C’est la raison pour laquelle il nous parait nécessaire, à nous les forces de l’antiracisme politique, de poser sur la table toutes les manifestations de racisme et de ne pas trier en fonction des victimes ou des auteurs. Les crimes policiers et l’impunité judiciaire dont ils bénéficient, une femme en hijab attaquée au cutter dans le métro, ce sont des manifestations de racisme tout aussi graves que des agressions antisémites. Notre volonté et de nous battre tous ensemble et de la même manière contre tous ces phénomènes.
Une vue d’ensemble nous montre ainsi que l’antisémitisme n’est pas le racisme le plus virulent mais celui qui est de loin le plus manipulé. Cette position que l’on peut qualifier de « judéophile » de la classe politique est constitutive du racisme institutionnel. Cela soulage les institutions de l’État et leur permet de se poser en arbitres, en défenseurs du droit.
C’est la raison pour laquelle vous organisez de votre côté votre propre rassemblement à Paris ?
Se décaler de l’initiative des 14 formations politiques dont on a parlé, c’est à la fois un acte politique et social. C’est marquer notre refus de parler des actes antisémites de la manière dont elles veulent en parler. Ceux qui sont en capacité de faire ce décalage, ceux qui en ont besoin, ce sont les populations racisées. D’abord parce qu’on leur fait porter le chapeau en permanence. Ensuite parce qu’elles sont victimes de choses que l’on passe le plus souvent sous silence.
Nous appelons à manifester pour dire que les vrais antiracistes, c’est nous. C’est nous qui luttons contre toutes les manifestations de racisme, y compris dans ses dimensions structurelles. La manifestation des 14 partis n’est pas une manifestation contre l’antisémitisme. Ils ne font qu’instrumentaliser et renforcer cette forme spécifique de racisme.
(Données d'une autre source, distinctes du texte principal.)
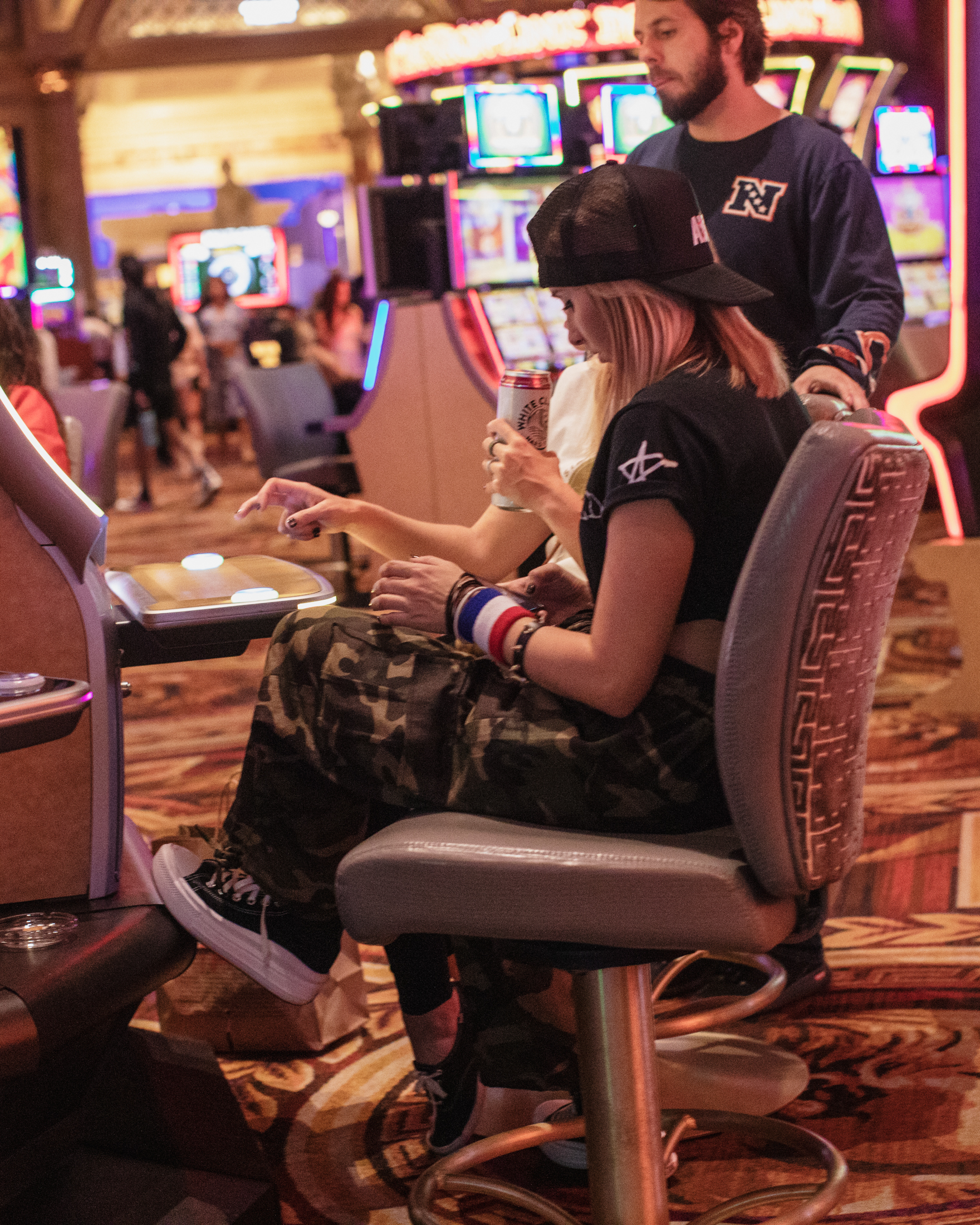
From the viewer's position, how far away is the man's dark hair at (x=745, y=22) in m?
2.05

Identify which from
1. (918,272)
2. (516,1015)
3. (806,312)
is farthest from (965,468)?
(918,272)

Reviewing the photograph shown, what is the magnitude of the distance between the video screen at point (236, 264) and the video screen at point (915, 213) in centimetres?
850

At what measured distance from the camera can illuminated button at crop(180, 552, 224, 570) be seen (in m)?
1.77

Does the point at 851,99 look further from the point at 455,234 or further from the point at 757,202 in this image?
the point at 757,202

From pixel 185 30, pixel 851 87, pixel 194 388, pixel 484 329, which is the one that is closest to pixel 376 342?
pixel 484 329

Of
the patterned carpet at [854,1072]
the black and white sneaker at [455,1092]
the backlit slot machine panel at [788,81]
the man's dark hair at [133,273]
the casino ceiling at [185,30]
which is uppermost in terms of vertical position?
the casino ceiling at [185,30]

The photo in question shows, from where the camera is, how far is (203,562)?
179 centimetres

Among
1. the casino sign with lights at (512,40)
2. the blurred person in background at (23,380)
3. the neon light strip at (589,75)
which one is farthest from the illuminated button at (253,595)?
the casino sign with lights at (512,40)

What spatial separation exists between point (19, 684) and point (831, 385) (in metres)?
1.21

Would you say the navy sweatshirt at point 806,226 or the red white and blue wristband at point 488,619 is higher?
the navy sweatshirt at point 806,226

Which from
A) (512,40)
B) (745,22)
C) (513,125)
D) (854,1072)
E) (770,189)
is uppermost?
(512,40)

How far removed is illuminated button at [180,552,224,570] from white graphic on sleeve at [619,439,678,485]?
2.32ft

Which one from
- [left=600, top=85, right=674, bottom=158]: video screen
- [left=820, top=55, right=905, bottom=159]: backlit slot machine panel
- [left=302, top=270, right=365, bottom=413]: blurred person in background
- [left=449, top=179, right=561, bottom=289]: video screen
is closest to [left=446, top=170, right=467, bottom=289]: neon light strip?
[left=449, top=179, right=561, bottom=289]: video screen

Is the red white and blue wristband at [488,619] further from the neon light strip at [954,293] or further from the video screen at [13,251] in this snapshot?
the video screen at [13,251]
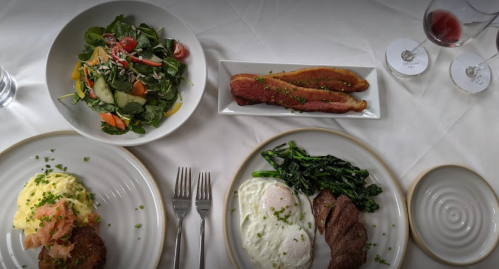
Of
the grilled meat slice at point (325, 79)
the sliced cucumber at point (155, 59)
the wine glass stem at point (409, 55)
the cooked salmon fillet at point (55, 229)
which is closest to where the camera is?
the cooked salmon fillet at point (55, 229)

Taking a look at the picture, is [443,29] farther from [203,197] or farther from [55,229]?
[55,229]

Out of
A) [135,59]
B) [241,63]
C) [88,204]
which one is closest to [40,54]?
[135,59]

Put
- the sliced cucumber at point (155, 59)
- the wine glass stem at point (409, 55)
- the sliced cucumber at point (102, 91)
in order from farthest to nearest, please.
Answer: the wine glass stem at point (409, 55) → the sliced cucumber at point (155, 59) → the sliced cucumber at point (102, 91)

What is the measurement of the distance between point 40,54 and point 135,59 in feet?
2.75

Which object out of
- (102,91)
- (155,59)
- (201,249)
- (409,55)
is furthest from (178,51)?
(409,55)

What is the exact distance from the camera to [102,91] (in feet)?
7.10

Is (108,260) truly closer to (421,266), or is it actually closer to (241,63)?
(241,63)

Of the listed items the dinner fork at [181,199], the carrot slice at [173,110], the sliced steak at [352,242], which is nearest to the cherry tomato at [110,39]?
the carrot slice at [173,110]

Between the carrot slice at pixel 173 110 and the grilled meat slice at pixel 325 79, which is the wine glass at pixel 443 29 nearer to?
the grilled meat slice at pixel 325 79

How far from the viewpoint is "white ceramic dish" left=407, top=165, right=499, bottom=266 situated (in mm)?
2451

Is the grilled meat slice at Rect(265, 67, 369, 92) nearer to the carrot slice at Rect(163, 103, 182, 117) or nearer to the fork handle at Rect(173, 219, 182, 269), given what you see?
the carrot slice at Rect(163, 103, 182, 117)

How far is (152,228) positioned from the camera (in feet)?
7.32

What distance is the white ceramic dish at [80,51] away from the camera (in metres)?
2.20

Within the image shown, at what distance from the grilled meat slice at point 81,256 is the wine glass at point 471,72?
2835 millimetres
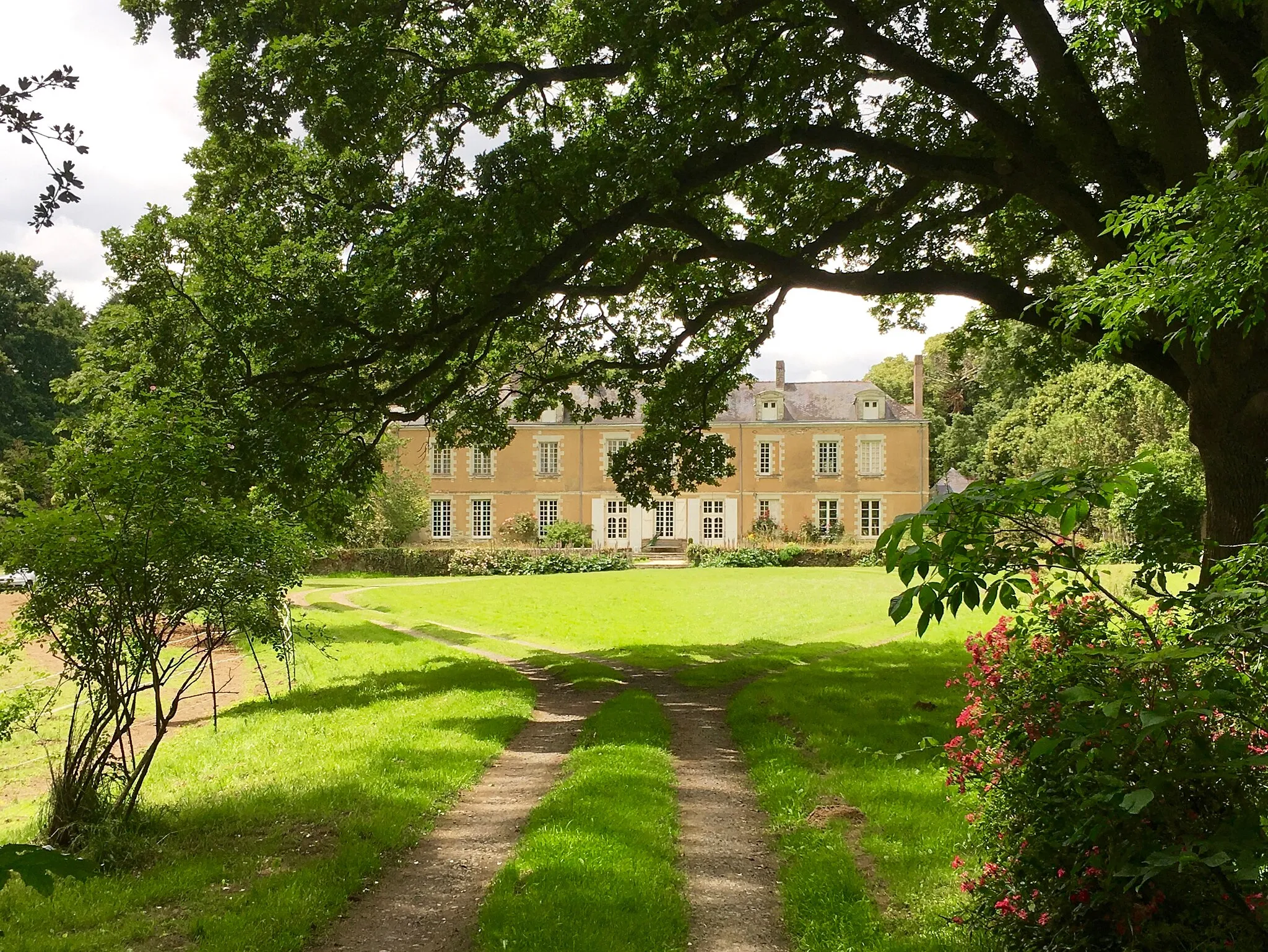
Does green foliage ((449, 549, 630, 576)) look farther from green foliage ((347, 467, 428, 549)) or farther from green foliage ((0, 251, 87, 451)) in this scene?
green foliage ((0, 251, 87, 451))

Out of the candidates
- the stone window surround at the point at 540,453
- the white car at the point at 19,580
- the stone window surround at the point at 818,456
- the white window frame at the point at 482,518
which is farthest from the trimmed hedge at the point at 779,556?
the white car at the point at 19,580

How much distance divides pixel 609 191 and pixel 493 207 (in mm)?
1242

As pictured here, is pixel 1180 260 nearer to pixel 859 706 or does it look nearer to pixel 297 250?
pixel 859 706

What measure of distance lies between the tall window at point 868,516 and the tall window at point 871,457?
1432mm

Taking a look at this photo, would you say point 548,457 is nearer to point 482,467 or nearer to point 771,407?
point 482,467

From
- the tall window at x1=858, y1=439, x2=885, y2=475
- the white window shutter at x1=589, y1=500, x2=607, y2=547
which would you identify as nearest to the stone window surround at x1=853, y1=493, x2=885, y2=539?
the tall window at x1=858, y1=439, x2=885, y2=475

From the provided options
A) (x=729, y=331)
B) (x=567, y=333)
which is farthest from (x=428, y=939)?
(x=729, y=331)

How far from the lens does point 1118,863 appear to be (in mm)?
3215

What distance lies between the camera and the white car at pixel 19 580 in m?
6.58

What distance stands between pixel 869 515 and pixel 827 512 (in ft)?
6.75

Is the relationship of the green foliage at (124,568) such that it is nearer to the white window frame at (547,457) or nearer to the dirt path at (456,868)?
the dirt path at (456,868)

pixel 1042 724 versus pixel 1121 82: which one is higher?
pixel 1121 82

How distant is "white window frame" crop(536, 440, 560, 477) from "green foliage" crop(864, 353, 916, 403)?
23.3 metres

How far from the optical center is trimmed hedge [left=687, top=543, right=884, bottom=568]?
38.2 m
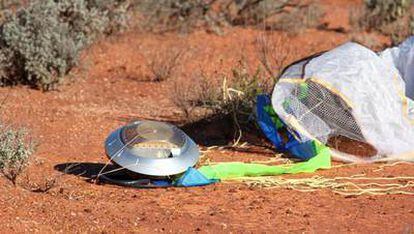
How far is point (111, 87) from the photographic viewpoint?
10953mm

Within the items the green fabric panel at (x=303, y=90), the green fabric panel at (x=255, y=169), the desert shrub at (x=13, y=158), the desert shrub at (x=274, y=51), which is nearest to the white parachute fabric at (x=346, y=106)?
the green fabric panel at (x=303, y=90)

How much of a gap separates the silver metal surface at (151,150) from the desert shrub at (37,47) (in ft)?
12.6

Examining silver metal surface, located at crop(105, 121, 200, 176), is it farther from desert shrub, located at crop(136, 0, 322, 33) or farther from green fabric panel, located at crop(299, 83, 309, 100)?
desert shrub, located at crop(136, 0, 322, 33)

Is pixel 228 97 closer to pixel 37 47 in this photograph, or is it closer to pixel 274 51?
pixel 274 51

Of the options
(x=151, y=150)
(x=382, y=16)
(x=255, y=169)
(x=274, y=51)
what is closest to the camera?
(x=151, y=150)

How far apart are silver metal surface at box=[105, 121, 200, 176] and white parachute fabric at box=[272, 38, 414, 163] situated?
51.5 inches

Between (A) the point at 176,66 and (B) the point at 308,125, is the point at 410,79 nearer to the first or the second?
(B) the point at 308,125

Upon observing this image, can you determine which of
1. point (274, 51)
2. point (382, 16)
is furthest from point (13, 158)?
point (382, 16)

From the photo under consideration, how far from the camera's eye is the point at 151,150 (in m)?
6.71

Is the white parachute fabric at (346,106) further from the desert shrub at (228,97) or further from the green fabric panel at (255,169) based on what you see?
the desert shrub at (228,97)

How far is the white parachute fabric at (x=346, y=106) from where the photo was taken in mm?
7828

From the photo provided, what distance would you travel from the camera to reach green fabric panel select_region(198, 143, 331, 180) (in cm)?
709

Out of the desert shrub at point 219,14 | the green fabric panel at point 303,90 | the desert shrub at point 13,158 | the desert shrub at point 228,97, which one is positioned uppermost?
the desert shrub at point 13,158

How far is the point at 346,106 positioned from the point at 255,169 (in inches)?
43.7
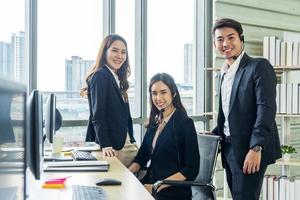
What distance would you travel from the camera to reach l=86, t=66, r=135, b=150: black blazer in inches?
104

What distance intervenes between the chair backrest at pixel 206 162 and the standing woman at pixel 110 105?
54cm

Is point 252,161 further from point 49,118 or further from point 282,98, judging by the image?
point 282,98

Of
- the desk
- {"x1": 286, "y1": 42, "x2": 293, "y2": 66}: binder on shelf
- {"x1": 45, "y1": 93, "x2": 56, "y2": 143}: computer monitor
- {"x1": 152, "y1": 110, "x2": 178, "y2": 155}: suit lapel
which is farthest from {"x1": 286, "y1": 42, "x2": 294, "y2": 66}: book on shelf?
{"x1": 45, "y1": 93, "x2": 56, "y2": 143}: computer monitor

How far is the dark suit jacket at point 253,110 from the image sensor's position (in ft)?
7.63

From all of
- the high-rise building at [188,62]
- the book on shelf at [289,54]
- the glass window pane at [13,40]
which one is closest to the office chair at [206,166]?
the book on shelf at [289,54]

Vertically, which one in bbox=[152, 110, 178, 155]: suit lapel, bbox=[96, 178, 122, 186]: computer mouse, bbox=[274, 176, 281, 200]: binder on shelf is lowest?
bbox=[274, 176, 281, 200]: binder on shelf

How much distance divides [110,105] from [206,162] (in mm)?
740

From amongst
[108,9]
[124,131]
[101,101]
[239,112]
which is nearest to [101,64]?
[101,101]

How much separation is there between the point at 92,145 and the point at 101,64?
791 millimetres

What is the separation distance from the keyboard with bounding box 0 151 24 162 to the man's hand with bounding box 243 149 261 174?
4.92 feet

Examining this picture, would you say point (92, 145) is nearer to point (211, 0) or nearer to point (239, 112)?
point (239, 112)

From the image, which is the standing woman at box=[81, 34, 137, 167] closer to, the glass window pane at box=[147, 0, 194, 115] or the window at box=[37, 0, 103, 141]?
the window at box=[37, 0, 103, 141]

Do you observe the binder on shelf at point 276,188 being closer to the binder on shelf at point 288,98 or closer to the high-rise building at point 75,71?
the binder on shelf at point 288,98

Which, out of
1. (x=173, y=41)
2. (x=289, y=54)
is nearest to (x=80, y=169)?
(x=289, y=54)
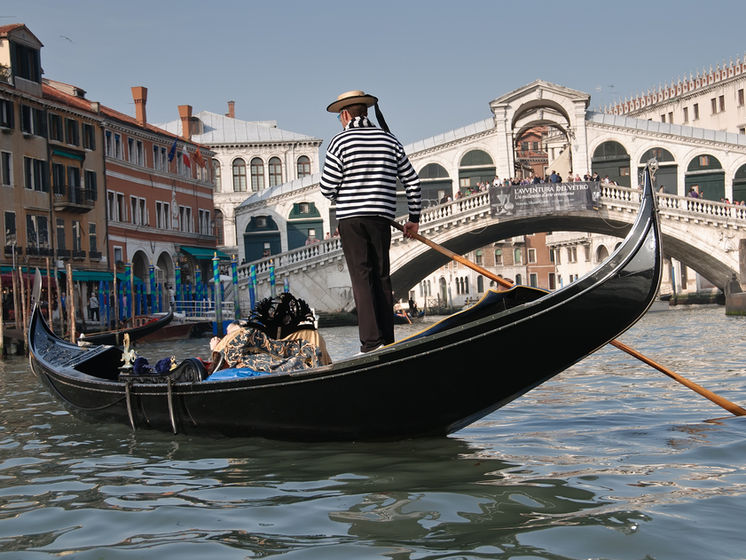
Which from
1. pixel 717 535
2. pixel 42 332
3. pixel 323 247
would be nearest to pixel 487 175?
pixel 323 247

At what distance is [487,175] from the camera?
22.5 metres

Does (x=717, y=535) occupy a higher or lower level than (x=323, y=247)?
lower

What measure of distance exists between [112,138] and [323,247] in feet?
14.8

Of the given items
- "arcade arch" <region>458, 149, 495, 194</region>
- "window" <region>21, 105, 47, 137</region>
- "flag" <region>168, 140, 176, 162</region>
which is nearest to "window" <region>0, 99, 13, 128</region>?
"window" <region>21, 105, 47, 137</region>

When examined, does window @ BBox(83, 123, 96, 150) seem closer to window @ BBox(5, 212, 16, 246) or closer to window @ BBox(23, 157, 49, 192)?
window @ BBox(23, 157, 49, 192)

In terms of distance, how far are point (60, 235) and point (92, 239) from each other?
1.13 meters

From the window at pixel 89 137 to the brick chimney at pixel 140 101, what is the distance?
10.3 ft

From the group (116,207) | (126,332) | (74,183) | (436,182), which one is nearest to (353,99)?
(126,332)

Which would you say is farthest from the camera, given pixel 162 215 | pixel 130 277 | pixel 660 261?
pixel 162 215

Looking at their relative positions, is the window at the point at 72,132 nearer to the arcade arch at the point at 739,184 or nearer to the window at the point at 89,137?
the window at the point at 89,137

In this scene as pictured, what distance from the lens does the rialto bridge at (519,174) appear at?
18344mm

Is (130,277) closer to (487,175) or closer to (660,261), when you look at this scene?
(487,175)

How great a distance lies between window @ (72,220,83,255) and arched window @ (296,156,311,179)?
1132 centimetres

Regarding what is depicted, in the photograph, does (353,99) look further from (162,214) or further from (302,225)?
(302,225)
En prenant nos distances avec l’initiative des 14 partis, nous souhaitons leur montrer aussi que leur politique sociale est racialisée. En utilisant les juifs et l’antisémitisme, ils mettent la question raciale au service de leur agenda politique. Du coup, les divisions qu’ils provoquent ne se font pas seulement sur le terrain social, mais sur des bases raciales. C’est en cela que leur logique est dangereuse.